DATA FOR REVIEW =>
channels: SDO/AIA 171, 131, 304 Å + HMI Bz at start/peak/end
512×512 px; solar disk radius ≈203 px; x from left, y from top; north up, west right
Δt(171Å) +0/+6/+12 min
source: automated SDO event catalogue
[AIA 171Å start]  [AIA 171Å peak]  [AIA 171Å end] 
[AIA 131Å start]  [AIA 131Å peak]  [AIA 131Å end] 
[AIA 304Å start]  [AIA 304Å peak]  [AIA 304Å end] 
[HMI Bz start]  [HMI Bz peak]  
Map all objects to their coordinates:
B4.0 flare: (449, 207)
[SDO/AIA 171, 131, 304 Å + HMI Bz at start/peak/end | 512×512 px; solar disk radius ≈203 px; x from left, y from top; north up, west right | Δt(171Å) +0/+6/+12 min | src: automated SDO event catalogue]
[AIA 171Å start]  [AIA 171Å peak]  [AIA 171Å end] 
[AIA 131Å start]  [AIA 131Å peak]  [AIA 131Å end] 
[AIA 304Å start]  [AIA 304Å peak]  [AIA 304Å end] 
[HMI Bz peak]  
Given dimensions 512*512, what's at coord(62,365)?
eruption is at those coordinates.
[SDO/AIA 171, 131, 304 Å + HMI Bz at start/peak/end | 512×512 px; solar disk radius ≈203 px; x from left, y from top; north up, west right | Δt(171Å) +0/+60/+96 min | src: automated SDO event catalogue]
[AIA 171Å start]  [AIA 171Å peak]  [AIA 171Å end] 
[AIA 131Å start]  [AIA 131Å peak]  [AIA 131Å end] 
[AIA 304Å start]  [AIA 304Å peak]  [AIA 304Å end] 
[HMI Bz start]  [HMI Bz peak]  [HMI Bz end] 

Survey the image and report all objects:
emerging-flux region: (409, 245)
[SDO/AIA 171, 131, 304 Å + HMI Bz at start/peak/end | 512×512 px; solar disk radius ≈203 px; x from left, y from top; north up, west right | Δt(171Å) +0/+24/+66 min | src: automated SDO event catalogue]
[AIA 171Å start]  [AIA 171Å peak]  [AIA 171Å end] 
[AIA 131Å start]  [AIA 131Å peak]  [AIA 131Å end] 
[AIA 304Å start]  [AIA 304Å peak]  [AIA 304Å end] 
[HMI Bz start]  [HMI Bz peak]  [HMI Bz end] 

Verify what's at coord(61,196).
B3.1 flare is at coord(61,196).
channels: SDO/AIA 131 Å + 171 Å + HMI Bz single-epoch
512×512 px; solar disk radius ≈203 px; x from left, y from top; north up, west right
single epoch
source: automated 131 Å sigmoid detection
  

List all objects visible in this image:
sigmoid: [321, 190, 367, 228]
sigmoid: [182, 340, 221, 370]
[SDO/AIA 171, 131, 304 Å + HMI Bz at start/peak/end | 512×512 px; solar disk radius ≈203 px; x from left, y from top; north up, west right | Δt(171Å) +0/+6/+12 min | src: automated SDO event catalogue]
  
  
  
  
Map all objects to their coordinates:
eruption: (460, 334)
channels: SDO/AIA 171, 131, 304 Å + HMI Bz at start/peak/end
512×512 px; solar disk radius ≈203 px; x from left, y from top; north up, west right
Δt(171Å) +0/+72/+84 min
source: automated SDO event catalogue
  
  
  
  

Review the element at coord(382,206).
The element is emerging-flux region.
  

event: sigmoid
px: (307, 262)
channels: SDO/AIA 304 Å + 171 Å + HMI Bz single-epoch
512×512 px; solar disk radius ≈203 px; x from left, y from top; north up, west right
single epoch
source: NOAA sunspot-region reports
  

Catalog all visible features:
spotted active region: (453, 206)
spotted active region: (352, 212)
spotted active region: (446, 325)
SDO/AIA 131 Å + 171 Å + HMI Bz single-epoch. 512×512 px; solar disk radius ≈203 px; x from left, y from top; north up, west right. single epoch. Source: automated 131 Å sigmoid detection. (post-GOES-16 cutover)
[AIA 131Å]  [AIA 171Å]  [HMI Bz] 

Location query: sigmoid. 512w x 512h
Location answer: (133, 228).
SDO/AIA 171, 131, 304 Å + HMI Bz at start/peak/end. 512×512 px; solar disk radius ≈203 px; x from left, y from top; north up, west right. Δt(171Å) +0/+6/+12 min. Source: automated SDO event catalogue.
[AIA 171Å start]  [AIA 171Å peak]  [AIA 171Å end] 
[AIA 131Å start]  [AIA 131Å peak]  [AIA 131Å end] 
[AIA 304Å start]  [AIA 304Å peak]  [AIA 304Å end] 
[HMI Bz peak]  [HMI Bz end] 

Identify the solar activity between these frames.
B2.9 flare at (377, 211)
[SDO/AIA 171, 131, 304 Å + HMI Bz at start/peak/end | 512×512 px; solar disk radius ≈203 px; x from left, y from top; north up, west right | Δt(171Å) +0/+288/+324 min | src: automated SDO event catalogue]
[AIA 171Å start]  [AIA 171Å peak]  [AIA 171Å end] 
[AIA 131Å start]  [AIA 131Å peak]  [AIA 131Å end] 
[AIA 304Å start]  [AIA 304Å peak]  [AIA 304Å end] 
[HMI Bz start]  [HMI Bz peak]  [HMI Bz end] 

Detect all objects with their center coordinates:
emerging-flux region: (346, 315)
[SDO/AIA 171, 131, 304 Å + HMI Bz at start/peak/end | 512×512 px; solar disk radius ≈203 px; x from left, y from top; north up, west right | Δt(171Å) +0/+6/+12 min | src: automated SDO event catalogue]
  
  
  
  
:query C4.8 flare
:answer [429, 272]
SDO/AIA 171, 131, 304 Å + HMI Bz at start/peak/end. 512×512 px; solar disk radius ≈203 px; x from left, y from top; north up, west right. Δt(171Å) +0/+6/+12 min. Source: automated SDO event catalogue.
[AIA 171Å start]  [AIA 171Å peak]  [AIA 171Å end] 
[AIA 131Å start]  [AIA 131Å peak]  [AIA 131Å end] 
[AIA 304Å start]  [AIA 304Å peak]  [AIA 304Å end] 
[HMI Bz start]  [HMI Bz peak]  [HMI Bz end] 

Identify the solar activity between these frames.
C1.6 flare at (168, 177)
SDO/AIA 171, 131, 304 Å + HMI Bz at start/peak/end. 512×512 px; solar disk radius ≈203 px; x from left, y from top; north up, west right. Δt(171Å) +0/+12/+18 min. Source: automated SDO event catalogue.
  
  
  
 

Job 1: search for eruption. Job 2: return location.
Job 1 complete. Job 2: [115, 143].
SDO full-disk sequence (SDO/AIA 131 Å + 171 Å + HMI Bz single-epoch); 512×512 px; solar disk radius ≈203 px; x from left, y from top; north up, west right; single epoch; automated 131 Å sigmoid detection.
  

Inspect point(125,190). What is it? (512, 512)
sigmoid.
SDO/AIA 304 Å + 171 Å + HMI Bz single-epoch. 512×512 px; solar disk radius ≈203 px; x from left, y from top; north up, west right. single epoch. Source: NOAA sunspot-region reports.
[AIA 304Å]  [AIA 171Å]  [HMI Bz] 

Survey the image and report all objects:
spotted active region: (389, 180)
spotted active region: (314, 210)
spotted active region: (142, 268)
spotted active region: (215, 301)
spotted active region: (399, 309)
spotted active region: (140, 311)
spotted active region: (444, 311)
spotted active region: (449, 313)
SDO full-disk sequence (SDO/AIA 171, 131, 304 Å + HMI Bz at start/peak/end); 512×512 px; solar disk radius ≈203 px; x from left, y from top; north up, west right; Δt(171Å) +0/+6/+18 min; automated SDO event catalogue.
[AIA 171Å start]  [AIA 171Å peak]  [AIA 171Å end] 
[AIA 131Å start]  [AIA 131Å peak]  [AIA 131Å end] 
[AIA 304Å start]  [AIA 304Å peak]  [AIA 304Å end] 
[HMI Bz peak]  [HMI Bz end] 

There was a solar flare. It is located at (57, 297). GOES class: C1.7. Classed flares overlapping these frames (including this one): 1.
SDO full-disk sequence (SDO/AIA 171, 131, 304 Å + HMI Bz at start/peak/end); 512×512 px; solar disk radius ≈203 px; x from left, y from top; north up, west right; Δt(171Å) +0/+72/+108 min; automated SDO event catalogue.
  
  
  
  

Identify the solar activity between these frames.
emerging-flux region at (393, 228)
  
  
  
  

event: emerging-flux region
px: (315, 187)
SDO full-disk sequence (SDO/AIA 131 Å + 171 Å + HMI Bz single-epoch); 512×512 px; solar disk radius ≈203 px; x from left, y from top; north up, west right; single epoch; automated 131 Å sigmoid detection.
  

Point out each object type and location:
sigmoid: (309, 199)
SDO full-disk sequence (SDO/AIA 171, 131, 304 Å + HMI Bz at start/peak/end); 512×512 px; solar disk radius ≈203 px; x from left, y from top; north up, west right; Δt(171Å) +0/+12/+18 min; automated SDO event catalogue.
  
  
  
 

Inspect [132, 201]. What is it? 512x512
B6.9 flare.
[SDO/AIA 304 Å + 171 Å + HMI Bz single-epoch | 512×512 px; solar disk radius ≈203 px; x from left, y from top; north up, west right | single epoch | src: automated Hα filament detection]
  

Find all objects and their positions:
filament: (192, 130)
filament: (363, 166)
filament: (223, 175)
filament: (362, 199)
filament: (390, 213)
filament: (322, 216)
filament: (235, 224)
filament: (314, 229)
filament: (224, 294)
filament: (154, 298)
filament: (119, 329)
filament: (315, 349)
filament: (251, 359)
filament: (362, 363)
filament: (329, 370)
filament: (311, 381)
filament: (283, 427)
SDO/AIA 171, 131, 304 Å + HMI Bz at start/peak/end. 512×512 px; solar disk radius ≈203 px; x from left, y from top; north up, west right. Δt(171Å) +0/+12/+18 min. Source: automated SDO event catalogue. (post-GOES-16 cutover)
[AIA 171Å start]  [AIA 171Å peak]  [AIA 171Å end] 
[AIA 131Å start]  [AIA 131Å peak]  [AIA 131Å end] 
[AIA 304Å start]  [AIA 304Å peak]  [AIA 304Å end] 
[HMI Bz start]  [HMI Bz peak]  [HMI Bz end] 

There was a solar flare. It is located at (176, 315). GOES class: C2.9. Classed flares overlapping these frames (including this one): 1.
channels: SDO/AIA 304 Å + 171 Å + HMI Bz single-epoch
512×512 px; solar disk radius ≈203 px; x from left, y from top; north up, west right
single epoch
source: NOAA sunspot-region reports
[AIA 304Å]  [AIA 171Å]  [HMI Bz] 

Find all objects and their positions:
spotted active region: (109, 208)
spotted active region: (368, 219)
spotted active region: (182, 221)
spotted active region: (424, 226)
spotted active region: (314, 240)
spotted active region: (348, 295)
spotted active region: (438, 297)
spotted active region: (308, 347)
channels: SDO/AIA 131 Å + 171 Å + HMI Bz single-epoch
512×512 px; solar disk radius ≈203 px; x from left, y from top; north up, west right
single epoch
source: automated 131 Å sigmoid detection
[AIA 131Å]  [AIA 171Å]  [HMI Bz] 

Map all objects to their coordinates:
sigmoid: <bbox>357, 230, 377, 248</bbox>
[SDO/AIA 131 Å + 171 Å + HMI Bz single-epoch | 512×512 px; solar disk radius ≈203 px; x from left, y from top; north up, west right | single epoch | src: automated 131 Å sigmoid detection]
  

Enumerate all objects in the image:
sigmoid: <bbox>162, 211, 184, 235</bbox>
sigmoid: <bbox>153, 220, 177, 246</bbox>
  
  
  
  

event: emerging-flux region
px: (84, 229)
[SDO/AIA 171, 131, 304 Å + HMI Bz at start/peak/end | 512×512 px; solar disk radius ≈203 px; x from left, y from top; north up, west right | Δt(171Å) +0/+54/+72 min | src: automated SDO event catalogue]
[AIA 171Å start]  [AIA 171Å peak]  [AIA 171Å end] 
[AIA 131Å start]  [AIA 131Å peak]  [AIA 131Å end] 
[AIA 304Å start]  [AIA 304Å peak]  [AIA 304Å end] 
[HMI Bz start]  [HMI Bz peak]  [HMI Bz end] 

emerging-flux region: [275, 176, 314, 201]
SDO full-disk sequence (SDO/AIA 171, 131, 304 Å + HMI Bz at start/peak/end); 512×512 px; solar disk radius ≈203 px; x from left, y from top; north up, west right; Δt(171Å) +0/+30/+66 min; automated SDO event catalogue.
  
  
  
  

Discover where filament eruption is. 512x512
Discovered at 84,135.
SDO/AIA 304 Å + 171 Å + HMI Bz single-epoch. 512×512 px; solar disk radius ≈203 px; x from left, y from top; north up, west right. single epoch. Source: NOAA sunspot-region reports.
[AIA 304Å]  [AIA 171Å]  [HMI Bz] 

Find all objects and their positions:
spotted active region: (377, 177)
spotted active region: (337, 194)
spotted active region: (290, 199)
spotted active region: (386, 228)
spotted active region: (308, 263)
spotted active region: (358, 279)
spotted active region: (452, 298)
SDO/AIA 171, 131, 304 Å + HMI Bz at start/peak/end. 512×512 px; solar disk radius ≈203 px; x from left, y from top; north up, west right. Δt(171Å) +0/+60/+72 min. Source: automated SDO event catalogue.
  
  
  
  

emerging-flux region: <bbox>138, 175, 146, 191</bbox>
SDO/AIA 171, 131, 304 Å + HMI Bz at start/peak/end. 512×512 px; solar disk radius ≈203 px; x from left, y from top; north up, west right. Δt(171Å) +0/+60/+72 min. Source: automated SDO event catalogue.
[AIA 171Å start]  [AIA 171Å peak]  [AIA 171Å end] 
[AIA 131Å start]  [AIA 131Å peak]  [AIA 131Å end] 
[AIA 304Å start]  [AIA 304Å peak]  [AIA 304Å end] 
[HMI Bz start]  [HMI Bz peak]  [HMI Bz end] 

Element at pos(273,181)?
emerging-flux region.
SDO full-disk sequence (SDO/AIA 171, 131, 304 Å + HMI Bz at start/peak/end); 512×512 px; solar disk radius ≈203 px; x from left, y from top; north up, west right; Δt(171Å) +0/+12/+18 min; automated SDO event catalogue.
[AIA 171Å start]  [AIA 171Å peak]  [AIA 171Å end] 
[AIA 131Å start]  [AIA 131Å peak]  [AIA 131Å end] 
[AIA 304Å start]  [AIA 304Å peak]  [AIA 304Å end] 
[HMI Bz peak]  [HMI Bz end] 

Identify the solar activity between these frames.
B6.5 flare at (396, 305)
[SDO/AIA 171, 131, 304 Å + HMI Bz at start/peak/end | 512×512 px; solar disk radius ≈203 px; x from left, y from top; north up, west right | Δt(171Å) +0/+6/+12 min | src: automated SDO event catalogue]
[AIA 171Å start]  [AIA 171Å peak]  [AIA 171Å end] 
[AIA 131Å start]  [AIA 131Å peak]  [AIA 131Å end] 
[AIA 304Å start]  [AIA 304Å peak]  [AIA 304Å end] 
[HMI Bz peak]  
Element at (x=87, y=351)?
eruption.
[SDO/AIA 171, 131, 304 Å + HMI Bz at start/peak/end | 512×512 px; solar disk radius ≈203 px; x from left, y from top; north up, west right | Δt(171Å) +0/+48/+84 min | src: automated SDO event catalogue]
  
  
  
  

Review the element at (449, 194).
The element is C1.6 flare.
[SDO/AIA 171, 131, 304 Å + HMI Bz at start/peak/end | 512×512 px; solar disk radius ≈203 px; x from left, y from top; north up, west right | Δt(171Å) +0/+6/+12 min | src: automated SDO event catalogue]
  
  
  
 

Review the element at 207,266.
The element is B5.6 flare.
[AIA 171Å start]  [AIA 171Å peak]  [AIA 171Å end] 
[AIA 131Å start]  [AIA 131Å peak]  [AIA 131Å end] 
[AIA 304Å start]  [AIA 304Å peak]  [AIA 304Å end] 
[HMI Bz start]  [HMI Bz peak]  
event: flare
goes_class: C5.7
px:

PROBLEM TO WORK ON => Using the records above, write out exactly the lines between the one holding "The element is emerging-flux region." and the one holding "Location answer: (133, 228).", inclusive; leave everything else out.

ANSWER FOR THE TASK =>
The element is emerging-flux region.
  

event: sigmoid
px: (307, 262)
channels: SDO/AIA 304 Å + 171 Å + HMI Bz single-epoch
512×512 px; solar disk radius ≈203 px; x from left, y from top; north up, west right
single epoch
source: NOAA sunspot-region reports
  

Catalog all visible features:
spotted active region: (453, 206)
spotted active region: (352, 212)
spotted active region: (446, 325)
SDO/AIA 131 Å + 171 Å + HMI Bz single-epoch. 512×512 px; solar disk radius ≈203 px; x from left, y from top; north up, west right. single epoch. Source: automated 131 Å sigmoid detection. (post-GOES-16 cutover)
[AIA 131Å]  [AIA 171Å]  [HMI Bz] 

Location query: sigmoid. 512w x 512h
Location answer: (133, 228).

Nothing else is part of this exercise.